#### SUPPLIED PASSAGE:
---

How to Make Your Own Manifold Edition
A Guide for the Technophobe
This guide will take you through the steps to creating your very own OER on Manifold. You have done the hard work of deciding which texts to use, making sure your material is licensed for reuse and remix, and now you want to bind it all in a digital book your students can all use on their laptops and mobile devices.
Step 1
Create your Manifold Account on CUNY.MANIFOLDAPP.ORG
All you need are:
- Your Email Address
- A Password
OR
Login with Google!
Once you have an account, request PROJECT CREATOR privileges. To make the request, simply fill in this form with your name, email, CUNY affiliation, and brief project description. Once your application has been reviewed, your account will be set to Project Creator status.
Whether a creator or a reader, you can set your avatar, reset your password, and adjust notifications on your personal profile.
Step 2
Once you have permission, log in and click ENTER ADMIN MODE on the top menu. The display will shift color so that you know you’re on the backend. You’ll see a search bar to find existing projects to contribute to and just below that you’ll see the “Add a New Project” button. Go ahead and click.
Now that you have access to Manifold we’re going to set up your material!
Step 3
Add the Title and Subtitle and Description to your project. These fields are yours. You’ll notice a menu of options down the left-hand side of the page -- General, Appearance, Permissions, People, Texts, Resources, Collections, Activity, Metadata, Social Integrations, Log. Don’t worry! You can get your materials up online without having all these categories figured out. As you move forward, you’ll find that you want to adjust things -- and that’s totally ok. If you’re worried that “Author” isn’t immediately apparent, know that you can find it under “People.” Manifold puts authors in the “Creator” category and editors and publishers in “Contributor.” But that can wait.
Once you fill in your title and click “Save and Continue.”
Step 4
Now that you’ve got your Title set up, you get to start adding the real stuff. Now we get into the forking paths a bit. You (or your team) have to determine what your Manifold project is. While Manifold accommodates a lot of different types of projects, it is not an authoring platform; it will make your texts and resources easy to read, annotate, and cite. Much of a project’s success lies in the preparation of the text, so we want to make sure you’re collecting and editing things in a way that will give you your desired results.
For our purposes, this guide will focus on two main types of project.
- A classroom edition of an EPUB from Project Gutenberg or Standard Ebooks. (e.g. Pride and Prejudice)
- A compilation of essays and teaching materials from various contributors writing in Google Docs. (e.g. Structuring Equality, or Teach@CUNY Handbook)
Manifold can ingest (the action that describes uploading a file onto the Manifold platform) EPUBs, markdown, HTML, Google Docs, and Microsoft Word files. All document types are described in our continually updated Manifold Documentation. You can always consult these guides or contact community members on the community Slack channel or tweet us at @manifoldscholar.
Step 5: Ingest your text
A. Select An Existing EPUB
Manifold makes EPUB ingestion insanely easy and fast. Once you have identified the text you wish to make Manifold, download the EPUB to your computer.

---

#### LISTED ENTRIES:
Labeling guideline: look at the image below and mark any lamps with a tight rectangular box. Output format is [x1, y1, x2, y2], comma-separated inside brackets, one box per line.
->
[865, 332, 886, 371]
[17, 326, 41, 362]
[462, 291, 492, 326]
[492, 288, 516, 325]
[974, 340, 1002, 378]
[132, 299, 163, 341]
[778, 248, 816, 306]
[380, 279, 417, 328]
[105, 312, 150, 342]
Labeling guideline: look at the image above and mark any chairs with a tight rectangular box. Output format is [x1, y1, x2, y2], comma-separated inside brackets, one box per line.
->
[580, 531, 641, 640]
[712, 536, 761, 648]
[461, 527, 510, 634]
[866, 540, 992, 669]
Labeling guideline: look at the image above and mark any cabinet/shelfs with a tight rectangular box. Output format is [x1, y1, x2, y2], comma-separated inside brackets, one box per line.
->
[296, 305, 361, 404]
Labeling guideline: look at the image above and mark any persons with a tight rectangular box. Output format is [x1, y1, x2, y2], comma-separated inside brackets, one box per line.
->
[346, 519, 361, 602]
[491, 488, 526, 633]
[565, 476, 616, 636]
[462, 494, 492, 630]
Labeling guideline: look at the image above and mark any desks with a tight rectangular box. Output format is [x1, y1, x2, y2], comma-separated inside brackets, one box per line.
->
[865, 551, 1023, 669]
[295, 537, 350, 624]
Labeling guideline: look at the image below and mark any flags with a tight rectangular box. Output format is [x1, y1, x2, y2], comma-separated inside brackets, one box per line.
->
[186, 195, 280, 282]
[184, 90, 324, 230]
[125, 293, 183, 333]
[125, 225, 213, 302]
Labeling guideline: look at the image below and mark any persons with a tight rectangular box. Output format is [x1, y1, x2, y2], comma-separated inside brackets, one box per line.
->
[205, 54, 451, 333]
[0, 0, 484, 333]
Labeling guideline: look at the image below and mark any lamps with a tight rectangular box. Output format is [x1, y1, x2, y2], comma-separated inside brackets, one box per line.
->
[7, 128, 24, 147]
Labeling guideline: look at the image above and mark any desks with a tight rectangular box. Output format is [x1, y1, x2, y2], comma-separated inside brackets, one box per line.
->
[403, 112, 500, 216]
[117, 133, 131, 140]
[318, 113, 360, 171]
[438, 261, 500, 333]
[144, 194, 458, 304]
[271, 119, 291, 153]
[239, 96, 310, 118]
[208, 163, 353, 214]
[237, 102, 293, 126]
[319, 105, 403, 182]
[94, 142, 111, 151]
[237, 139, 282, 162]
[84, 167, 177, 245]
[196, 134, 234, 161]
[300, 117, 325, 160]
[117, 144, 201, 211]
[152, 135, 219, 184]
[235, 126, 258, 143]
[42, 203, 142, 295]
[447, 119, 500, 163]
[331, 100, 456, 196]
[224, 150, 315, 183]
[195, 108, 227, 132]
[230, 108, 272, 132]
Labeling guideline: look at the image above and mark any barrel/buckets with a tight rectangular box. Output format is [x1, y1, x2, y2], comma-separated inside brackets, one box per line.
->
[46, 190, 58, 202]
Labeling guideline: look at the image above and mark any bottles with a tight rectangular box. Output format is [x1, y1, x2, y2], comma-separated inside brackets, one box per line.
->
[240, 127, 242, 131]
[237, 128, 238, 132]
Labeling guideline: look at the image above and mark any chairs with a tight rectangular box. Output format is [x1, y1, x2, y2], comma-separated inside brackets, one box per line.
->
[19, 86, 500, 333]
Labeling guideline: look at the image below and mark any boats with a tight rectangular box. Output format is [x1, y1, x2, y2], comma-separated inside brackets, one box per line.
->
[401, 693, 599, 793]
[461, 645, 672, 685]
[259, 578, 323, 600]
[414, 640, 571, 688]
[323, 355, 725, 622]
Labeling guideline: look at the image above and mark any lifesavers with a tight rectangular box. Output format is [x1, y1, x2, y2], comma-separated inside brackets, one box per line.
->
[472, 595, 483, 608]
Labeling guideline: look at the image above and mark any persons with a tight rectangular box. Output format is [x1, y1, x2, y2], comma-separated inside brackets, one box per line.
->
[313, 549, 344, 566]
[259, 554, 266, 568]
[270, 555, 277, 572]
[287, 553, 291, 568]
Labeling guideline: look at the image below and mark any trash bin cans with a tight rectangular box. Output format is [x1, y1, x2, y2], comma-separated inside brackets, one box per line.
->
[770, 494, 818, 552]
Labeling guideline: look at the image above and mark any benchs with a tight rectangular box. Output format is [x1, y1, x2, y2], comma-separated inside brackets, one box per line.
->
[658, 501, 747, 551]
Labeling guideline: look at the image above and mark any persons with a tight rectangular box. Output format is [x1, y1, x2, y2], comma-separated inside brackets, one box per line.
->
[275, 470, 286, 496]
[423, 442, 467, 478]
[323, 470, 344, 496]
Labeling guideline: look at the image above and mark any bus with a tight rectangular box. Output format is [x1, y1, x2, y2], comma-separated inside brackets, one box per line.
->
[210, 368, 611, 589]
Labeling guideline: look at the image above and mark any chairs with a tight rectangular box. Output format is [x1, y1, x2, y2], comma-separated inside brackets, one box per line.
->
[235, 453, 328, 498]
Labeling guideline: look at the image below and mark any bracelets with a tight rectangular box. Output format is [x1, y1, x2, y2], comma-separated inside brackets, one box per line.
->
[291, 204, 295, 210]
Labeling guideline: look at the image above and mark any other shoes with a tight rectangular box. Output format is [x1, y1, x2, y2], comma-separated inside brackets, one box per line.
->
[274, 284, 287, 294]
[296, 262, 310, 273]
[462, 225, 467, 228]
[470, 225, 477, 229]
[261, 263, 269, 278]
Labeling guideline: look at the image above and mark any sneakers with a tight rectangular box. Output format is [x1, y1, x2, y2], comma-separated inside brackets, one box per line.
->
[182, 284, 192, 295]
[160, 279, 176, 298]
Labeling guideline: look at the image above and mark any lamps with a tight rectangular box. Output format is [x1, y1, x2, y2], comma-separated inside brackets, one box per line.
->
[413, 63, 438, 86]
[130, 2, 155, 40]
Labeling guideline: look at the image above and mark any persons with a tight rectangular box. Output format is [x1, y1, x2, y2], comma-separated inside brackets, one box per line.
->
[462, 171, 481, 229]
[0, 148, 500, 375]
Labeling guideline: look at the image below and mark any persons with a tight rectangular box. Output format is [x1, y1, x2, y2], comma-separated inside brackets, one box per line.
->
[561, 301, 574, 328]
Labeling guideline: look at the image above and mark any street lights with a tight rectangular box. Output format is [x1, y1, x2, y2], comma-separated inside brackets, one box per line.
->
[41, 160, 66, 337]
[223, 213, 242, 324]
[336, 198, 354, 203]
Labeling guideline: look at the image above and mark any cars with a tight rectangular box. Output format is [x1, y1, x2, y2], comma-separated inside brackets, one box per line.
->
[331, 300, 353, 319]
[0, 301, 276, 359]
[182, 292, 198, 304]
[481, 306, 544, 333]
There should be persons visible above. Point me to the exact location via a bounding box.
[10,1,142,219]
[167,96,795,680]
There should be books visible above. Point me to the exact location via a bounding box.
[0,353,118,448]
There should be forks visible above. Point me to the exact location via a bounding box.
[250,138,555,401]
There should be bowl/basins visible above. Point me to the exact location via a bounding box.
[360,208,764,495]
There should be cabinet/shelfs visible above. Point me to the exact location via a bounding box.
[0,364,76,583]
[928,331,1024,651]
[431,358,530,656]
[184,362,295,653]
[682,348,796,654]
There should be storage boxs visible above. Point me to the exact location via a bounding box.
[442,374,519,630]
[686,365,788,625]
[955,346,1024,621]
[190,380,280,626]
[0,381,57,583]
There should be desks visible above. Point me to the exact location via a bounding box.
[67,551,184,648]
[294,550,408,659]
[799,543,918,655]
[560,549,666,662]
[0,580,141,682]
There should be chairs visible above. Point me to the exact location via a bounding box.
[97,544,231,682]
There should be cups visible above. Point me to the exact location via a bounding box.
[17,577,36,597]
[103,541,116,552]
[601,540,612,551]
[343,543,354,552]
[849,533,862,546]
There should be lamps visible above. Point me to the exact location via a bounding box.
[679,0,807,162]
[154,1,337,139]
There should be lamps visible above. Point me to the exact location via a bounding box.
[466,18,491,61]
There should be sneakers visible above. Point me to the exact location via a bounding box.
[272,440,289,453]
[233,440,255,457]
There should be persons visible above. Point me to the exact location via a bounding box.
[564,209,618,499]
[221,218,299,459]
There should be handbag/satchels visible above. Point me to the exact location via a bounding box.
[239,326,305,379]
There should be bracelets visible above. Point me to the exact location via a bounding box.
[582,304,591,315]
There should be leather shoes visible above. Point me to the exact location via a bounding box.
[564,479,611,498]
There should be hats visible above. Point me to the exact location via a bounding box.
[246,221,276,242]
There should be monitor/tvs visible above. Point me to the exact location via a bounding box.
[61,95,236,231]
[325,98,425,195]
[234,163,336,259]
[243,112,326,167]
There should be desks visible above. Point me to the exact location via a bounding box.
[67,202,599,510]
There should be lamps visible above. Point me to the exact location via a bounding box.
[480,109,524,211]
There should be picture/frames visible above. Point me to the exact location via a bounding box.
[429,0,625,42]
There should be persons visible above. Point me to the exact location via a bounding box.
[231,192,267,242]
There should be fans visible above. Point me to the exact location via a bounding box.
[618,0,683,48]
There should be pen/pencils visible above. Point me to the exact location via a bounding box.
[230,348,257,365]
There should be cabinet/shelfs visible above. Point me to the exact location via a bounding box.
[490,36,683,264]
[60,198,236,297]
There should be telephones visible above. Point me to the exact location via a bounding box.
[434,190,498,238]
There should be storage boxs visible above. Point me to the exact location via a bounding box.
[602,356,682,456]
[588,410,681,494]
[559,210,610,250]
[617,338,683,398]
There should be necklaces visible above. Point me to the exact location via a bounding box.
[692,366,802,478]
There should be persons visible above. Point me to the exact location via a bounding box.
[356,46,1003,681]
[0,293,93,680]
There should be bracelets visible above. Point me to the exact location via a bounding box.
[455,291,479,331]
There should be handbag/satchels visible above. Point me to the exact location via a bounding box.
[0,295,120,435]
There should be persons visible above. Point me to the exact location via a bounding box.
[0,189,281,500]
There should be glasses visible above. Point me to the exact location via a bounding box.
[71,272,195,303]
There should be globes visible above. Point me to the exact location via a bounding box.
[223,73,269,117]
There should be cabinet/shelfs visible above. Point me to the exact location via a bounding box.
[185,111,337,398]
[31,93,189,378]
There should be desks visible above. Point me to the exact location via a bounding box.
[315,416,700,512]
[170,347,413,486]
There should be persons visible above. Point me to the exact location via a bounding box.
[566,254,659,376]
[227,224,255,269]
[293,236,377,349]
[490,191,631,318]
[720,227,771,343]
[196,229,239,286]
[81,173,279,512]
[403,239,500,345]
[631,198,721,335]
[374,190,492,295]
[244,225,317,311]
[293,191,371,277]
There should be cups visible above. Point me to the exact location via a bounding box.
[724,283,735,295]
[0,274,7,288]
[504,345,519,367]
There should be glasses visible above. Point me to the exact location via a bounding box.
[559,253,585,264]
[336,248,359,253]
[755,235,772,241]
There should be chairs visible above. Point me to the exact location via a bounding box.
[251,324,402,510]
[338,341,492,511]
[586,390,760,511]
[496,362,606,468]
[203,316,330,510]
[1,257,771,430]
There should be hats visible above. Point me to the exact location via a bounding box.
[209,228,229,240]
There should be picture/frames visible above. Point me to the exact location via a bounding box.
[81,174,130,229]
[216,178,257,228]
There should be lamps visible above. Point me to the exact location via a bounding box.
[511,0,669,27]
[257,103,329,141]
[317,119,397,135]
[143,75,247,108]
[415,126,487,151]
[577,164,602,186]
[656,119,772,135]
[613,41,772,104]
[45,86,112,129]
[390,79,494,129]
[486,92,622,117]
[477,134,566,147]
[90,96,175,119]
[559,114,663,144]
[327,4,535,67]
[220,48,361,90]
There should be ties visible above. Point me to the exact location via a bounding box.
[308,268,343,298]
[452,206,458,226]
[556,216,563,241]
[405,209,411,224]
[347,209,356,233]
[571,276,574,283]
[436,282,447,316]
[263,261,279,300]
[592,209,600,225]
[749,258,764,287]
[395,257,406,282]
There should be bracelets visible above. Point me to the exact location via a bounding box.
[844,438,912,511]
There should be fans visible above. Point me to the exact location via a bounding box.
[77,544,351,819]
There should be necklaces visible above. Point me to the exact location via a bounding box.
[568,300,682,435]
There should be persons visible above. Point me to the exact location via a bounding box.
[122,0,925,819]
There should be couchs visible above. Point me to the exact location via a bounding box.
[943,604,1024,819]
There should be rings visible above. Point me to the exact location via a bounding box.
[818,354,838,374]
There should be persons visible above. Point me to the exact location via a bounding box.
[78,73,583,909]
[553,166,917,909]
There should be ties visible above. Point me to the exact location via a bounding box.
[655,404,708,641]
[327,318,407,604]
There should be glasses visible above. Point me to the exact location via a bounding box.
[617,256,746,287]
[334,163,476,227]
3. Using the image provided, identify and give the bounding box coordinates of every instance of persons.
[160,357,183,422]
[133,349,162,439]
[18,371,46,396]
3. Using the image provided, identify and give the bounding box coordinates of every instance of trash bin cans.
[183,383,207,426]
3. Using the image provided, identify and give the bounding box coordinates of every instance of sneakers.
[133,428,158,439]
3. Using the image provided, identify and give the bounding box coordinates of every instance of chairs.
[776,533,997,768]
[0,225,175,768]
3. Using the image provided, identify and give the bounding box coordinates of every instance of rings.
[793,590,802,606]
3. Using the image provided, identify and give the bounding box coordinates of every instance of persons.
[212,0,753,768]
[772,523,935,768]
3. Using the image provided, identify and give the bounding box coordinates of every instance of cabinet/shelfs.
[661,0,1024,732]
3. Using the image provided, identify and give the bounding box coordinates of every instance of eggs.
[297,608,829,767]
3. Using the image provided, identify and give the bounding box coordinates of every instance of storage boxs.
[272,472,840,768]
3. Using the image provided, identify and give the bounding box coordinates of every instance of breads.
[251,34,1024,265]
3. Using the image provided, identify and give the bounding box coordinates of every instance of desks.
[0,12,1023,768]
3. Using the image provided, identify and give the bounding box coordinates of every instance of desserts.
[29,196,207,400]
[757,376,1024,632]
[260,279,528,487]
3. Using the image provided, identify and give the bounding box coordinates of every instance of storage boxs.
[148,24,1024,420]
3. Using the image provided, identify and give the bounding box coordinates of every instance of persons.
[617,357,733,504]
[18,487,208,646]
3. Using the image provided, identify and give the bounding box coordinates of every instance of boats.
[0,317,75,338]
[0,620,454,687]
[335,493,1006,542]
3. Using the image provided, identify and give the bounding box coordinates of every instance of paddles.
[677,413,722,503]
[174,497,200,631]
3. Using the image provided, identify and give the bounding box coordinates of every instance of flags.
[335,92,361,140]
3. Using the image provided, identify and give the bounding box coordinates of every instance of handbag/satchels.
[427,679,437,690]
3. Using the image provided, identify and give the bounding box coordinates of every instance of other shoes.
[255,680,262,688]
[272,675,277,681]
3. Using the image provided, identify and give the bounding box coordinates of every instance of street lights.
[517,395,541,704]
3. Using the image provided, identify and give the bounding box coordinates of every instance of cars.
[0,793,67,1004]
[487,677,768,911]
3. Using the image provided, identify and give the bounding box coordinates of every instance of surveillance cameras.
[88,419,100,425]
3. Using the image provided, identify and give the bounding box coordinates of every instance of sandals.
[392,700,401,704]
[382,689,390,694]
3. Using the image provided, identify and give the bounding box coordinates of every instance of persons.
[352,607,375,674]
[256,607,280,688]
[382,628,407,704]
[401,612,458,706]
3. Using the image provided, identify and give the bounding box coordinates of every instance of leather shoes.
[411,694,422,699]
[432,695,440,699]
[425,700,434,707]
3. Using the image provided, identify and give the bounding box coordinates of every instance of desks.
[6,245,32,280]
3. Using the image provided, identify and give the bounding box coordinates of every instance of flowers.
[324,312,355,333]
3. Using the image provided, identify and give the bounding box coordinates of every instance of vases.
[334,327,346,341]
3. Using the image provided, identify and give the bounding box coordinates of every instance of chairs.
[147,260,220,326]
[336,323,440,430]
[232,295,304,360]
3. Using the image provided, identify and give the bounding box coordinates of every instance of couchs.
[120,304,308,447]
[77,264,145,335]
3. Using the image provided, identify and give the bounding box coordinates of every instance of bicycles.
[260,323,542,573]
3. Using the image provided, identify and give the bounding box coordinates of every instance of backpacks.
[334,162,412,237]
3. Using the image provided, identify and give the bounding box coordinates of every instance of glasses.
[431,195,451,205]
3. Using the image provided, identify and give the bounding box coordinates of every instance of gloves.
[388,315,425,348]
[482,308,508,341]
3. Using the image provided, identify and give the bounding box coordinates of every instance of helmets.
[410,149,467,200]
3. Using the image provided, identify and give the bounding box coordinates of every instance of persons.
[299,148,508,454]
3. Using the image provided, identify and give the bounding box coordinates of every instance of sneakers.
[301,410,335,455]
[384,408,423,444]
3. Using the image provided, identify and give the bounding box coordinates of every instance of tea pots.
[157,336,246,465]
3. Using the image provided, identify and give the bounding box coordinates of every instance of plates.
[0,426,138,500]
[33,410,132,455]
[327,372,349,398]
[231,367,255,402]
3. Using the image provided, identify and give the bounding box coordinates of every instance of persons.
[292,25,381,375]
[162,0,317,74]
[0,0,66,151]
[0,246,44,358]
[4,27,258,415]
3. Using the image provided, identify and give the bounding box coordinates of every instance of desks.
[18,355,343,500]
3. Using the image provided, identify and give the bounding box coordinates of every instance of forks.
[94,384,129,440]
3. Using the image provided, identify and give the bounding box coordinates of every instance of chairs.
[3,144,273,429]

---

#### WHAT YOU NEED TO DO:
Reproduce the passage of the Manifold guide above word for word, from the words "Once you have an" through the words "ahead and click.".

#### EXPECTED OUTPUT:
Once you have an account, request PROJECT CREATOR privileges. To make the request, simply fill in this form with your name, email, CUNY affiliation, and brief project description. Once your application has been reviewed, your account will be set to Project Creator status.
Whether a creator or a reader, you can set your avatar, reset your password, and adjust notifications on your personal profile.
Step 2
Once you have permission, log in and click ENTER ADMIN MODE on the top menu. The display will shift color so that you know you’re on the backend. You’ll see a search bar to find existing projects to contribute to and just below that you’ll see the “Add a New Project” button. Go ahead and click.